Но позывные так и не раздались. И вновь они таранили фронт циклона, борясь с бешеными воздушными потоками, опять ныряли из синевы в облачное месиво, где самолет трясся и грохотал, будто облака были выстланы булыжником. И все напрасно. Шорохи и писки в наушниках пропали бесследно. Они больше не появлялись на частотах LQ86. То ли это был неопытный радиолюбитель, то ли небрежный радист с рыболовного траулера случайно забрел на их волну, но, заметив ошибку, тут же перевел регулятор.

Через некоторое время Берг снова лег на обратный курс.

Горючее достигло почти что критической отметки. Лететь к острову можно было только напрямую, любой крюк означал бы, что они рискуют, не дотянув, плюхнуться с пустыми баками где-нибудь в море.

Когда они наконец вблизи побережья Северного моря выбились из облаков и увидели землю, то выяснилось, что жестокая ночная болтанка вывела из строя альтиметр. Седые послештормовые валы и прибрежная полоса возникли в такой близости, что Берг инстинктивно взял штурвал на себя, и самолет подпрыгнул, словно ударился колесами об упругую водную поверхность. Берг и Коонен одновременно глянули на высотомер. Стрелка стояла недвижно на отметке 1500 метров. Действительная высота была раза в три-четыре меньше того. Берг выровнял самолет и на какое-то мгновение задумался. Затем он решил продолжать полет на той же высоте. Горючее расходовалось экономнее всего на неизменном режиме полета.

Небо на востоке быстро прояснилось.

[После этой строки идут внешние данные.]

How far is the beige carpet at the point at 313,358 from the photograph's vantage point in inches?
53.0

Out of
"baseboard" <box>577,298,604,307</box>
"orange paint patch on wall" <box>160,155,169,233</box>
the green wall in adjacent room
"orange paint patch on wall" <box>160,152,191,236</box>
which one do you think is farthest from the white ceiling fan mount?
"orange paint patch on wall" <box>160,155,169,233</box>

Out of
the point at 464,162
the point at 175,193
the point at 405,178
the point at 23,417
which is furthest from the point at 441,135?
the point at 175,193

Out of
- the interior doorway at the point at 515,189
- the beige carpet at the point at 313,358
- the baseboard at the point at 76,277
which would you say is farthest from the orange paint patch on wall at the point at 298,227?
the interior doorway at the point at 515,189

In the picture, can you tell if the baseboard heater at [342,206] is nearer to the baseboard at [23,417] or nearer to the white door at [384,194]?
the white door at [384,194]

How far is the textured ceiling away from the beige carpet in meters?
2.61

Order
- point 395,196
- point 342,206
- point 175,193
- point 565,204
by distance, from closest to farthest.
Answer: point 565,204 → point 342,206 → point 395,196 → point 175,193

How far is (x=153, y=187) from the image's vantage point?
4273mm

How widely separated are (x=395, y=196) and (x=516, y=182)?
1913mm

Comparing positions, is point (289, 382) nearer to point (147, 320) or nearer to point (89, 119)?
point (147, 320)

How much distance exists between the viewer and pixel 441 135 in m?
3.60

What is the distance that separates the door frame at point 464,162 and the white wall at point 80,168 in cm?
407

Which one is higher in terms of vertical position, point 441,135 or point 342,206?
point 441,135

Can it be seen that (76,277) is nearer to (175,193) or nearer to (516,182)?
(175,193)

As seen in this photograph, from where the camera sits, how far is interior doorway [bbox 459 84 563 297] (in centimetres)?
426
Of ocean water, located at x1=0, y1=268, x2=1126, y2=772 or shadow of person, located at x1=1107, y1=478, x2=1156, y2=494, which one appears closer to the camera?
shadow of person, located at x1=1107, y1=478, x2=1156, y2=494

В тот миг, когда они достигли кромки берега, из-за фронта облаков на землю потоком пламенеющей лавы хлынул солнечный свет. Умытые дождем приморские луга разом вспыхнули изумрудной зеленью, тусклые до того волны вдруг обрели металлический блеск.

И тут показались лошади. Они были очень хорошо видны. Лошади стояли на утреннем лугу в одиночку и парами, их обращенные к востоку и освещенные низким солнцем бока светились золотисто-красным светом.

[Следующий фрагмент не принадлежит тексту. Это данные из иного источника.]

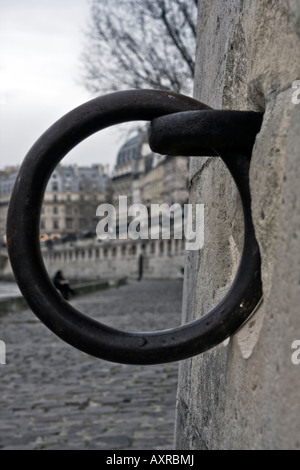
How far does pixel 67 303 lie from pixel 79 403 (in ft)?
21.3

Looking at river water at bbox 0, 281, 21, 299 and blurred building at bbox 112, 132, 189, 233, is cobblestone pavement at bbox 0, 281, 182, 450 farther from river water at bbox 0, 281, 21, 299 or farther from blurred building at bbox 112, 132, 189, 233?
blurred building at bbox 112, 132, 189, 233

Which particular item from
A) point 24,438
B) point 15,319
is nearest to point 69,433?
point 24,438

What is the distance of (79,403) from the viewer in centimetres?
735

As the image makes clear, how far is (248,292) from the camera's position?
1062 millimetres

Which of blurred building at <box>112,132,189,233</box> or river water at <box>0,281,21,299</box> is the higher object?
blurred building at <box>112,132,189,233</box>

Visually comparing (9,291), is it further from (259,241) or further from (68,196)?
(68,196)

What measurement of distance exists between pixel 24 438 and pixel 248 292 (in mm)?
5139

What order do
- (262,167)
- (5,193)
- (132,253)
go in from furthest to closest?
(5,193) → (132,253) → (262,167)

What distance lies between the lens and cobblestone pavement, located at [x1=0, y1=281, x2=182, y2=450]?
5816 mm

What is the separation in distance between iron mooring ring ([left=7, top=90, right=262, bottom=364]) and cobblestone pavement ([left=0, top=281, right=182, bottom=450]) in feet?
14.8

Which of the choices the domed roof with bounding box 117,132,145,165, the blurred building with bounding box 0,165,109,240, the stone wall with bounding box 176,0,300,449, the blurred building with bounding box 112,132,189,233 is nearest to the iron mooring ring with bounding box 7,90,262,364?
the stone wall with bounding box 176,0,300,449

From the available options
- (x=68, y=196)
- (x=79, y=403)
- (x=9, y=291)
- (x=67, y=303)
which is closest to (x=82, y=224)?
(x=68, y=196)

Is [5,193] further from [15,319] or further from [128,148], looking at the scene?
[15,319]

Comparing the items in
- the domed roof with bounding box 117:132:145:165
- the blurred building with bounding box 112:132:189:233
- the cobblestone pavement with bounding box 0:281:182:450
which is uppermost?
the domed roof with bounding box 117:132:145:165
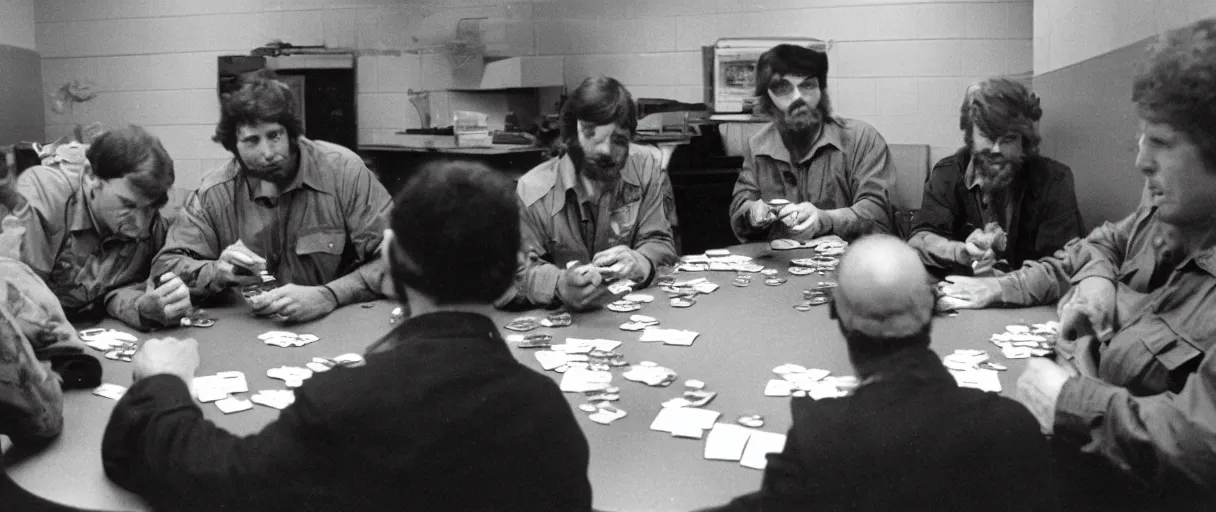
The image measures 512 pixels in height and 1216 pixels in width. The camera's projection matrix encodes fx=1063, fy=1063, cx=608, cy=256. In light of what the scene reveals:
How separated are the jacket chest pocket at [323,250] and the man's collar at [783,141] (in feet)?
4.58

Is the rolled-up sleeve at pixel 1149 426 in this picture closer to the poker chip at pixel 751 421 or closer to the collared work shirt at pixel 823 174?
the poker chip at pixel 751 421

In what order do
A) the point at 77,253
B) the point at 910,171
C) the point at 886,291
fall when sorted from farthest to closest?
the point at 910,171
the point at 77,253
the point at 886,291

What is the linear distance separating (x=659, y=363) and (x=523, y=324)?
458 millimetres

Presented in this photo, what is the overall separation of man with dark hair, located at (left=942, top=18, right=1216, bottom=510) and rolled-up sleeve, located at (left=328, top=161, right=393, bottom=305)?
1495 millimetres

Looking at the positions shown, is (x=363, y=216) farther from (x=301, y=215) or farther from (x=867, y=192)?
(x=867, y=192)

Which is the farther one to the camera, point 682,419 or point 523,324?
point 523,324

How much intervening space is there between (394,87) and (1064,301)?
1.97m

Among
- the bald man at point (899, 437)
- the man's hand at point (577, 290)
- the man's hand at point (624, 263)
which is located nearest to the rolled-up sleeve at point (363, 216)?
the man's hand at point (577, 290)

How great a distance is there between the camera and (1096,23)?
9.00ft

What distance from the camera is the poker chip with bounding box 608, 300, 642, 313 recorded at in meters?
2.38

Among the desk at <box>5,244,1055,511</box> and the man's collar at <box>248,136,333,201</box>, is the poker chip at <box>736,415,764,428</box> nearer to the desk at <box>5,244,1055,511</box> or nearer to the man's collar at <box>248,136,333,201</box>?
the desk at <box>5,244,1055,511</box>

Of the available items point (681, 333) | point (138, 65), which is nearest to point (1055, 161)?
point (681, 333)

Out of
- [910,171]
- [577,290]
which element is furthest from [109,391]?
[910,171]

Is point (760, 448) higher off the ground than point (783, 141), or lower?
lower
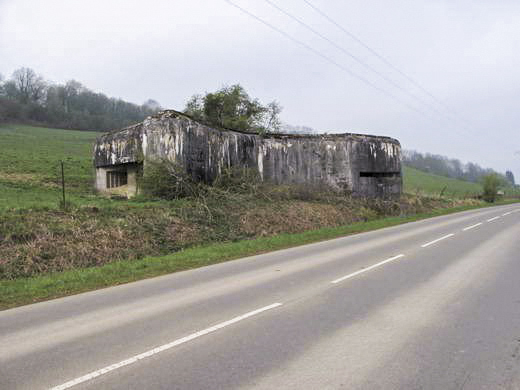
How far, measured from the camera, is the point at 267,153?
24766 mm

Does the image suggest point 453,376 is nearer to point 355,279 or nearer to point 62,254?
point 355,279

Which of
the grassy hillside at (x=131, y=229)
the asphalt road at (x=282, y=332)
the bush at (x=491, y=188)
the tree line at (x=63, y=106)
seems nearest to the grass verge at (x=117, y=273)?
the grassy hillside at (x=131, y=229)

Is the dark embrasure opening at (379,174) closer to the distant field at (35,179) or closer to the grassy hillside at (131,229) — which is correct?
the grassy hillside at (131,229)

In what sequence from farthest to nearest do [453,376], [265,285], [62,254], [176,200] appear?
[176,200]
[62,254]
[265,285]
[453,376]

От лошадиных ног начинались другие, черные и с неимоверно длинными ногами лошади. Коонен был не в силах отвести взгляда. Две лошадиные тени слились головами воедино — стоявшие в ногах у. них маленькие красные лошадки терлись шеями друг о друга.

Коонен вздрогнул от своего самого затаенного юношеского воспоминания.

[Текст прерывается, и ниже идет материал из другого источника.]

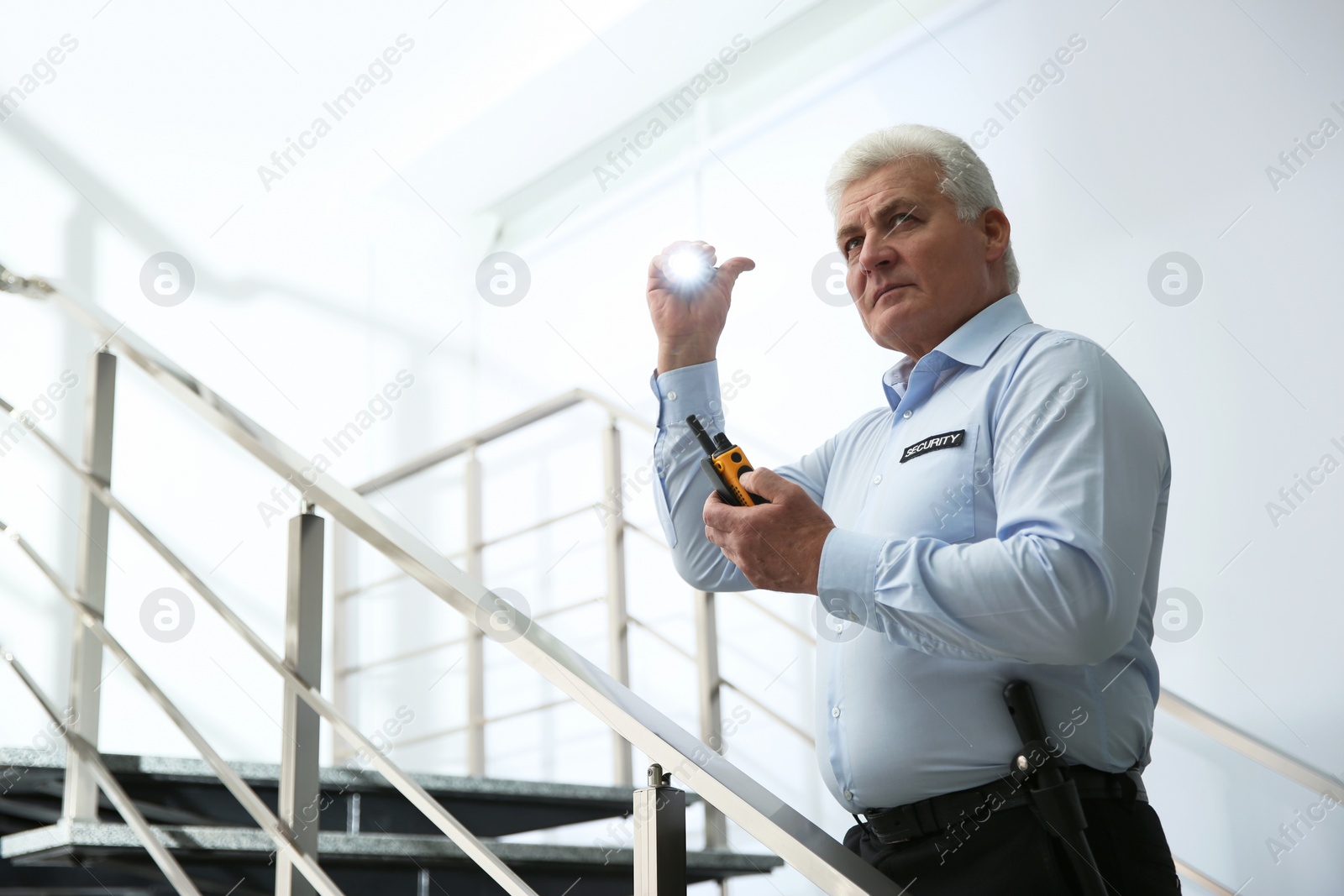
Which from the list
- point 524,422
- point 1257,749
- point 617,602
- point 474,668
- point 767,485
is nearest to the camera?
point 767,485

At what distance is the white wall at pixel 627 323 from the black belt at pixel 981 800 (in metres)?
1.23

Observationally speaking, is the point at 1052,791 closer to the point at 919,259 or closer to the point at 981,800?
the point at 981,800

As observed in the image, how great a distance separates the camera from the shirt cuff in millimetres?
808

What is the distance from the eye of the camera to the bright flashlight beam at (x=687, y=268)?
1135 millimetres

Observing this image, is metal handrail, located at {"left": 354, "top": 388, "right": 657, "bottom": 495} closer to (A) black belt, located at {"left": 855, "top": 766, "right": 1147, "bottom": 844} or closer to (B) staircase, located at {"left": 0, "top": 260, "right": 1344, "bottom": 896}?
(B) staircase, located at {"left": 0, "top": 260, "right": 1344, "bottom": 896}

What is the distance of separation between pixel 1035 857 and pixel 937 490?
0.28 meters

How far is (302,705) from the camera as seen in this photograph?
3.80ft

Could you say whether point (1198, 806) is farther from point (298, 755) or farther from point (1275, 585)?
point (298, 755)

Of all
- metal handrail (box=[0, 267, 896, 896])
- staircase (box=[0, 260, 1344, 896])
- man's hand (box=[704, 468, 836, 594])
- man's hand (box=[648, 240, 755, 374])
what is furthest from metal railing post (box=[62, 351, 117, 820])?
man's hand (box=[704, 468, 836, 594])

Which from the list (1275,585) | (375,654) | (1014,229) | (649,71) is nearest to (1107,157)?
(1014,229)

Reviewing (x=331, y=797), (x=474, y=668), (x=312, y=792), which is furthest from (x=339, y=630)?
(x=312, y=792)

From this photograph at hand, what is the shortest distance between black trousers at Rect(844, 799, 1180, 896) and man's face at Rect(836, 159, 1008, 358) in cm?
42

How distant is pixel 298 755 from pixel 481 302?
120 inches

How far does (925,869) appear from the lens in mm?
855
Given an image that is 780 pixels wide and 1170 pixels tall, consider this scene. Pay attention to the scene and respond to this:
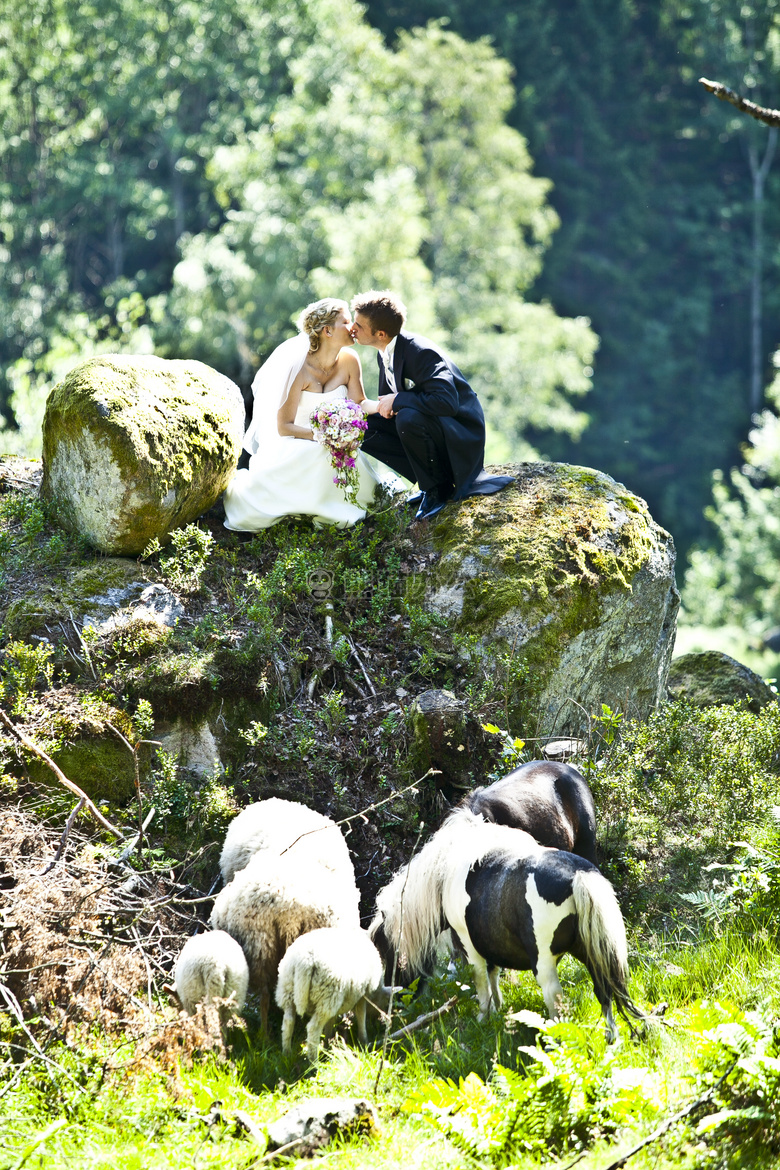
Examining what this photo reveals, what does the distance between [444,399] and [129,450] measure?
245 centimetres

На рассвете они вышли вместе с девушкой из овина, в котором, будто в предчувствии сиюминутной разлуки, провели любовную ночь, страстную и безудержную. Остановившись в дверях овина, они глядели на омытый ночным дождем луг, глаза их все еще горели необыкновенным блеском. Поднявшееся откуда-то сзади солнце отбросило их гигантские черные тени на осыпанную сверкающими каплями росы траву.

Девушка обхватила гудевшую голову Коонена своими холодными ладонями и прижалась губами к его губам. Их длинноногие тени, казалось, навечно слились воедино. Хотя это продолжалось всего мгновение.